Apple argues that if it complies, a litany of requests (it says hundreds) would come in within “a matter of days.” It’s establishing that there is a precedent being set here, that this is not about an isolated case alone:
“The government says: “Just this once” and “Just this phone.” But the government knows those statements are not true; indeed the government has filed multiple other applications for similar orders, some of which are pending in other courts. And as news of this Court’s order broke last week, state and local officials publicly declared their intent to use the proposed operating system to open hundreds of other seized devices—in cases having nothing to do with terrorism. If this order is permitted to stand, it will only be a matter of days before some other prosecutor, insome other important case, before some other judge, seeks a similar order using this case as precedent.”
Here, Apple brings up the international angle while broadening the discussion to encryption. If it complies with the order, then U.S. encryption would be weakened, and encryption created by foreign companies would be utilized instead. This is a common defense used by proponents of strong encryption. Basically, if you outlaw good encryption, the only people that will suffer are the law-abiding. Everyone else, including bad actors, will be just fine.
“Despite the context of this particular action, no legal principle would limit the use of this technology to domestic terrorism cases—but even if such limitations could be imposed, it would only drive our adversaries further underground, using encryption technology made by foreign companies that cannot be conscripted into U.S. government service. Indeed, the FBI’s repeated — leaving law-abiding individuals shouldering all of the burdens on liberty, without any offsetting benefit to public safety. Indeed, the FBI’s Repeated warnings that criminals and terrorists are able to “go dark” behind end-to-end encryption methods proves this very point.”
Then, Apple goes into a lengthy description of what it would need to do in order to comply with the government’s demands. In short, it would need to fire up a whole team dedicated to creating what is essentially a brand-new version of iOS, maintain a lab on site and facilitate what would undoubtedly be hundreds of additional requests for unlocking. This is key to its “undue burden” defense.
The compromised operating system that the government demands would require significant resources and effort to develop. Although it is difficult to estimate, because it has never been done before, the design, creation, validation, and deployment of the software likely would necessitate six to ten Apple engineers and employees dedicating a very substantial portion of their time for a minimum of two weeks, and likely as many as four weeks. Members of the team would include engineers from Apple’s core operating system group, a quality assurance engineer, a project manager, and either a document writer or a tool writer.

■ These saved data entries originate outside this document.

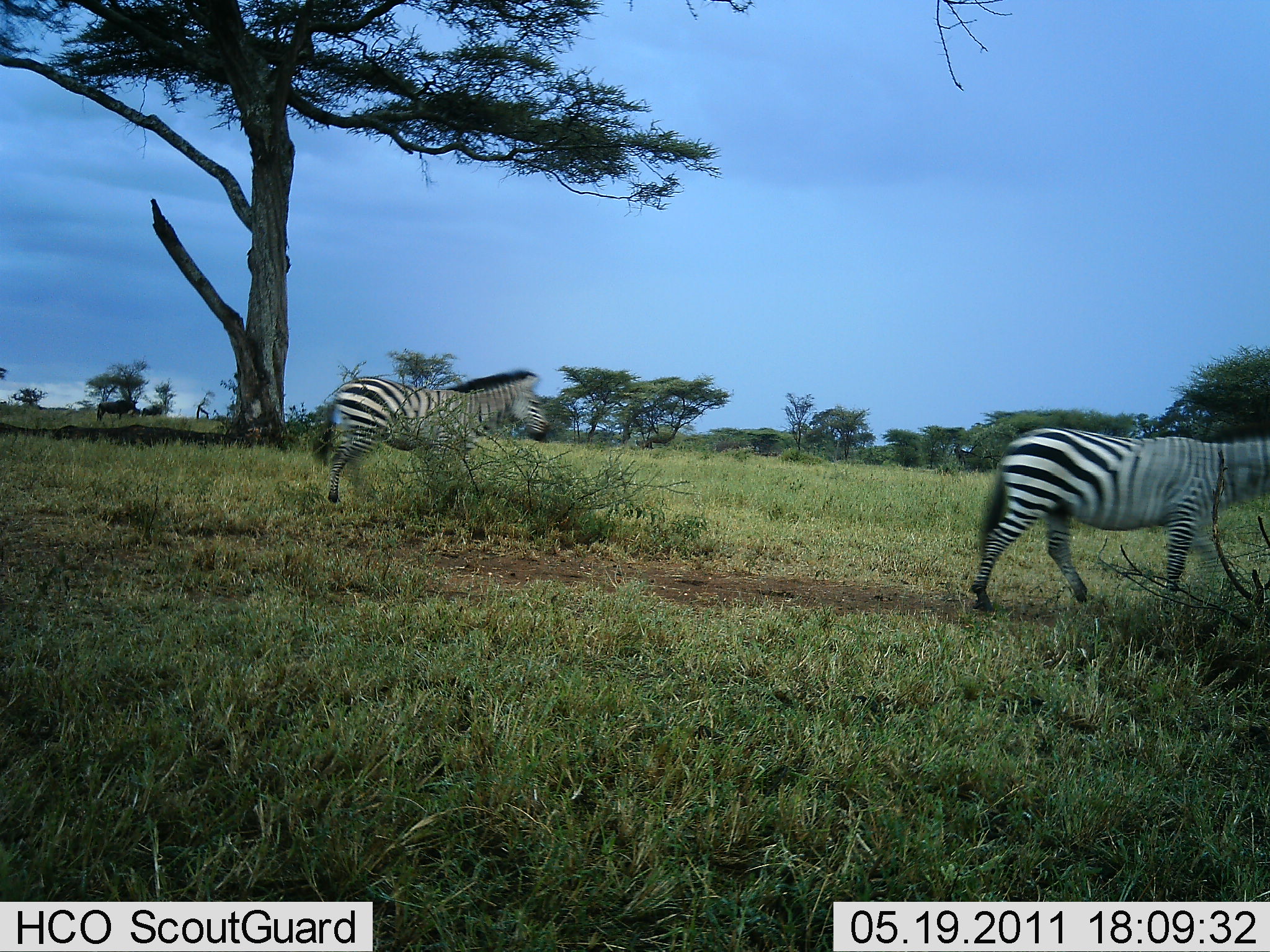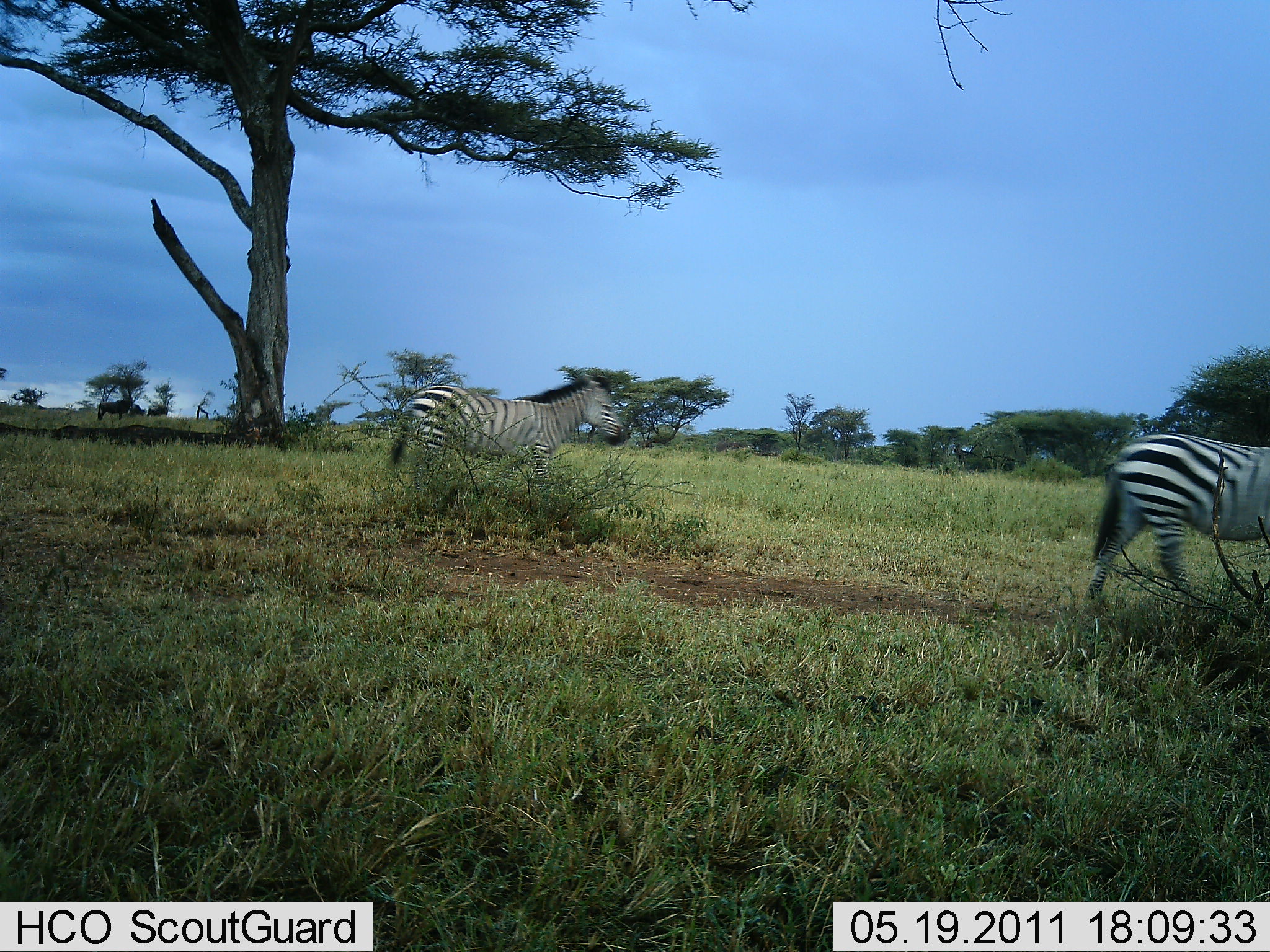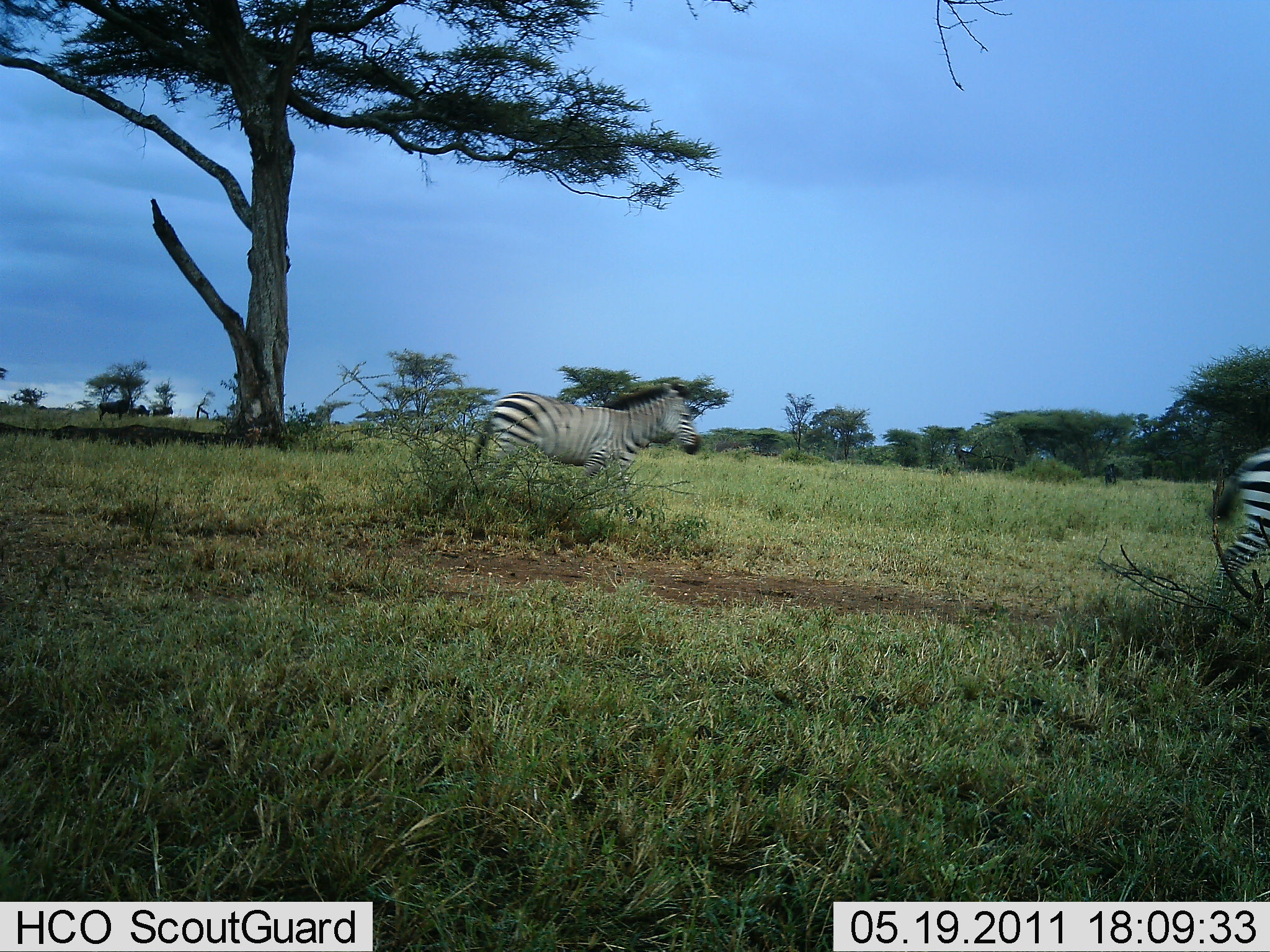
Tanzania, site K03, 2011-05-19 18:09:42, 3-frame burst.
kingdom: Animalia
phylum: Chordata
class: Mammalia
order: Perissodactyla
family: Equidae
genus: Equus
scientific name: Equus quagga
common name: plains zebra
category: zebra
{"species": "zebra (plains zebra) (Equus quagga)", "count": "2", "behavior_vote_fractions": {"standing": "0%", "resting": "0%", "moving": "100%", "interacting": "0%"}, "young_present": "0%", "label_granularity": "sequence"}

No operating system currently exists that can accomplish what the government wants, and any effort to create one will require that Apple write new code, not just disable existing code functionality. Rather, Apple will need to design and implement untested functionality in order to allow the capability to enter passcodes into the device electronically in the manner that the government describes. In addition, Apple would need to either develop and prepare detailed documentation for the above protocol to enable the FBI to build a brute-force tool that is able to interface with the device to input passcode attempts, or design, develop and prepare documentation for such a tool itself. Further, if the tool is utilized remotely (rather than at a secure Apple facility), Apple will also have to develop procedures to encrypt, validate, and input into the device communications from the FBI. This entire development process would need to be logged and recorded in case Apple’s methodology is ever questioned, for example in court by a defense lawyer for anyone charged in relation to the crime. Once created, the operating system would need to go through Apple’s quality assurance and security testing process. Apple’s software ecosystem is incredibly complicated, and changing one feature of an operating system often has ancillary or unanticipated consequences.

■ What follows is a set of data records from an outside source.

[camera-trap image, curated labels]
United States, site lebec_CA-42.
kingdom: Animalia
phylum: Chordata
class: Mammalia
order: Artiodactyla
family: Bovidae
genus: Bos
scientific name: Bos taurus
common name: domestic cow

As a part of its Fifth Amendment defense, Apple argues that being forced to create a version of its software that weakens security is a gross expansion of the All Writs Act and is indeed counter to the Constitution. It argues that the legal case set out here has no practical limits, and could be used to force Apple (or another company) to essentially break any feature and cross any privacy line once a precedent was set.
In addition, compelling Apple to create software in this case will set a dangerous precedent for conscripting Apple and other technology companies to develop technology to do the government’s bidding in untold future criminal investigations. If the government can invoke the All Writs Act to compel Apple to create a special operating system that undermines important security measures on the iPhone, it could argue in future cases that the courts should compel Apple to create a version to track the location of suspects, or secretly use the iPhone’s microphone and camera to record sound and video.
Apple is currently in a war of both court orders and public opinion in the case of a locked iPhone. The FBI wants Apple to build a special version of iOS that would weaken the device’s security and install it on the device. This version of iOS would allow the FBI to “brute force” the device’s pin code by trying it hundreds or thousands of times without delay or the device erasing itself.
The FBI argues that this is a very specific request, for a specific device that is associated with Syed Farook, one of the shooters in the San Bernardino workplace violence incident which left 14 dead. The FBI has deemed Farook and his wife terrorists and says that it needs access to the device in order to pursue leads.
Apple, for its part, argues that the FBI is using the All Writs Act, a 200-year-old law, too broadly in trying to get it to write code that would make the security of its devices worse. Apple plans to argue that the court’s order violates its free speech rights and CEO Tim Cook has given an extensive interview laying out how Apple looks at the case. In his remarks, he expounded on the points which Apple has been talking about to reporters, the most pointed of which is that this is not about just “one iPhone” and any ruling would be used to force Apple to unlock customer phones again and again.
The implications of the case are wide-ranging. The security of customer data in the United States, as well as the millions of Apple devices around the world will hinge on how the court battle turns out. There are solid indications that if the FBI does gain access to the device, it will issue another order to then have Apple decrypt the device’s contents. Law enforcement officials have indicated that they have a long list of devices and would take advantage of a precedent set here to force Apple to unlock.
Reports also indicate that Apple is making plans to improve iPhone and iCloud security to the point at which it will no longer be able to comply with government requests for information. These plans were hinted at in our discussion with Apple executives last week, where we noted that “the executive also indicated that it was fair to anticipate that Apple would continue to harden iPhone security to protect users against this kind of cracking, whether by Apple or otherwise.”
It’s worth noting that Apple has had a long history of cooperating with law enforcement requests for information. While it has not unlocked iPhones, it has extracted data from phones.
Those other cases could include legislation or further orders that weaken or alter the ground rules for encryption on devices from phones to smart home units to pretty much anything with an internet connection. If you use any such device to communicate over the Internet, it is likely that it uses encryption. If advocates are able to pass legislation that weakens encryption by giving the U.S. government a “back door,” then it is a matter of time before foreign countries push for the same from companies that do business there — and before bad actors like hackers discover the door and use it for themselves.
FBI Director James Comey and Apple General Counsel Bruce Sewell are set to testify on encryption at a March 1 Congressional hearing.
Update: The Justice Department has issued the following response to Apple’s filing. We’ve also updated the piece to reflect the hearing date:
The Justice Department’s approach to investigating and prosecuting crimes has remained the same; the change has come in Apple’s recent decision to reverse its long-standing cooperation in complying with All Writs Act orders. Law enforcement has a longstanding practice of asking a court to require the assistance of a third-party in effectuating a search warrant. When such requests concern a technological device, we narrowly target our request to apply to the individual device. In each case, a judge must review the relevant information and agree that a third party’s assistance is both necessary and reasonable to ensure law enforcement can conduct a court-authorized search. Department attorneys are reviewing Apple’s filing and will respond appropriately in court.